Suppose there are 5 member clusters, and the initial scheduling result is in member1 and member2. When member2 fails, it triggers rescheduling.

It should be noted that rescheduling will not delete the application on the ready cluster member1. In the remaining 3 clusters, only member3 and member5 match the clusterAffinity policy.

Due to the limitations of spreadConstraints, the final result can be [member1, member3] or [member1, member5].

Divided schedule type

For Divided schedule policy, karmada scheduler will try to migrate replicas to the other health clusters.

Take Deployment as example:

unfold me to see the yaml
apiVersion: apps/v1
kind: Deployment
metadata:
name: nginx
labels:
app: nginx
spec:
replicas: 3
selector:
matchLabels:
app: nginx
template:
metadata:
labels:
app: nginx
spec:
containers:
- image: nginx
name: nginx
---
apiVersion: policy.karmada.io/v1alpha1
kind: PropagationPolicy
metadata:
name: nginx-propagation
spec:
resourceSelectors:
- apiVersion: apps/v1
kind: Deployment
name: nginx
placement:
clusterAffinity:
clusterNames:
- member1
- member2
replicaScheduling:
replicaDivisionPreference: Weighted
replicaSchedulingType: Divided
weightPreference:
staticWeightList:
- targetCluster:
clusterNames:
- member1
weight: 1
- targetCluster:
clusterNames:
- member2
weight: 2

Karmada scheduler will divide the replicas according the weightPreference. The initial schedule result is member1 with 1 replica and member2 with 2 replicas.

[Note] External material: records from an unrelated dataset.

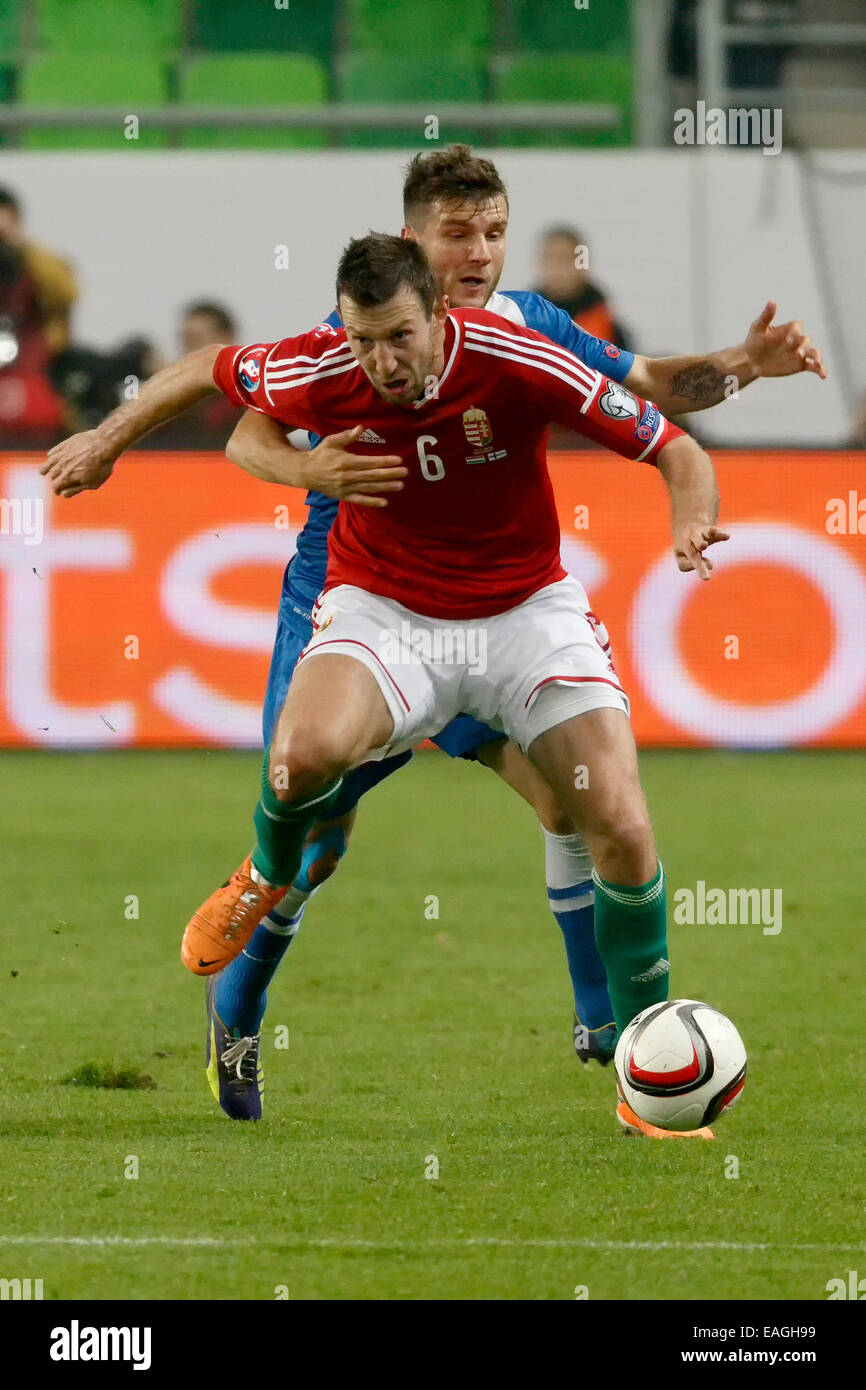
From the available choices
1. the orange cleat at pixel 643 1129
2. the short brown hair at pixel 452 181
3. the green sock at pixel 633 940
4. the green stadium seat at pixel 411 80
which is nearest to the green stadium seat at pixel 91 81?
the green stadium seat at pixel 411 80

When member1 fails, it triggers rescheduling. Karmada scheduler will try to migrate replicas to the other health clusters. The final result will be member2 with 3 replicas.

Graceful eviction feature

In order to prevent service interruption during cluster failover, Karmada need to ensure the removal of evicted workloads will be delayed until the workloads are available on new clusters.

The GracefulEvictionTasks field is added to ResourceBinding/ClusterResourceBinding to indicate the eviction task queue.

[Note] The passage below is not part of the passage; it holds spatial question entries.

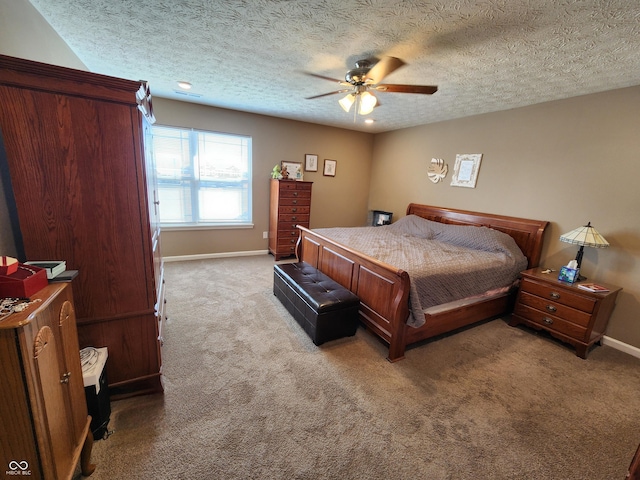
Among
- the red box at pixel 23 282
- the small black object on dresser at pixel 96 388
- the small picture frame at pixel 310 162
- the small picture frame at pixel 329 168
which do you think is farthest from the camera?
the small picture frame at pixel 329 168

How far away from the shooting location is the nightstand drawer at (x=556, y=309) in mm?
2409

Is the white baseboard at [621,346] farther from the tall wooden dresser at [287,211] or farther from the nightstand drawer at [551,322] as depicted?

When the faulty cluster is removed from the resource scheduling result by taint-manager, it will be added to the eviction task queue.

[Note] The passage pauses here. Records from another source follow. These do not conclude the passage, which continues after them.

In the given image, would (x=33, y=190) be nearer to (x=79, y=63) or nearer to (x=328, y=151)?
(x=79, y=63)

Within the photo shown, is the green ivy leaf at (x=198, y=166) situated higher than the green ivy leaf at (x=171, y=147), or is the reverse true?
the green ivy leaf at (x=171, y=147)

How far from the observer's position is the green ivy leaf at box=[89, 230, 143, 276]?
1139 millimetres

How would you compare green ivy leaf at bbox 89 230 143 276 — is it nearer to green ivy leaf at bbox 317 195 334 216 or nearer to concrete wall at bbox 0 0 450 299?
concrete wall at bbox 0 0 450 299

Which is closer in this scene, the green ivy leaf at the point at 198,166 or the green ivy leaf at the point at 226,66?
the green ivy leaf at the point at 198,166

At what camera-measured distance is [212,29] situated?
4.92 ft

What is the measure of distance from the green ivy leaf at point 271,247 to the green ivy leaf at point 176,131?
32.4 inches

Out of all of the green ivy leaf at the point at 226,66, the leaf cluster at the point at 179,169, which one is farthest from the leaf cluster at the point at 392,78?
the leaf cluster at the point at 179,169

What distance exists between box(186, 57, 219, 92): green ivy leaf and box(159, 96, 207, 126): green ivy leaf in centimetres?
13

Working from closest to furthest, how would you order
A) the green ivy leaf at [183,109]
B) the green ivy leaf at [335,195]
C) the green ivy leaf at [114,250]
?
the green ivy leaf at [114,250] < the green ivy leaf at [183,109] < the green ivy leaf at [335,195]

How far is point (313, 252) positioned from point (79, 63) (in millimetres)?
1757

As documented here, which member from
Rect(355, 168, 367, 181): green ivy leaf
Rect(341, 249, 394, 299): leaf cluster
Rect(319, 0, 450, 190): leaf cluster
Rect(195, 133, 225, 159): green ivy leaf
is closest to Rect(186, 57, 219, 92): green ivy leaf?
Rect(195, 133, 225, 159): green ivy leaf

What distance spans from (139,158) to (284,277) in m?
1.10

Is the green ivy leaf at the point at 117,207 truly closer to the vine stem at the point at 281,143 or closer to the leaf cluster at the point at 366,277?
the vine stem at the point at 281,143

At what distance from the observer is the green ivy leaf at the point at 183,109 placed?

The gracefulEviction controller is responsible for processing tasks in the eviction task queue. During the procession, the The gracefulEviction controller evaluates whether the current task can be removed form the eviction task queue one by one. The judgement conditions are as follows:

  • Check the health status of the current resource scheduling result. If the resource health status is healthy, the condition is met.
  • Check whether the waiting duration of the current task exceeds the timeout interval, which can be configured via graceful-eviction-timeout flag(default is 10 minutes). If exceeds, and meets the condition.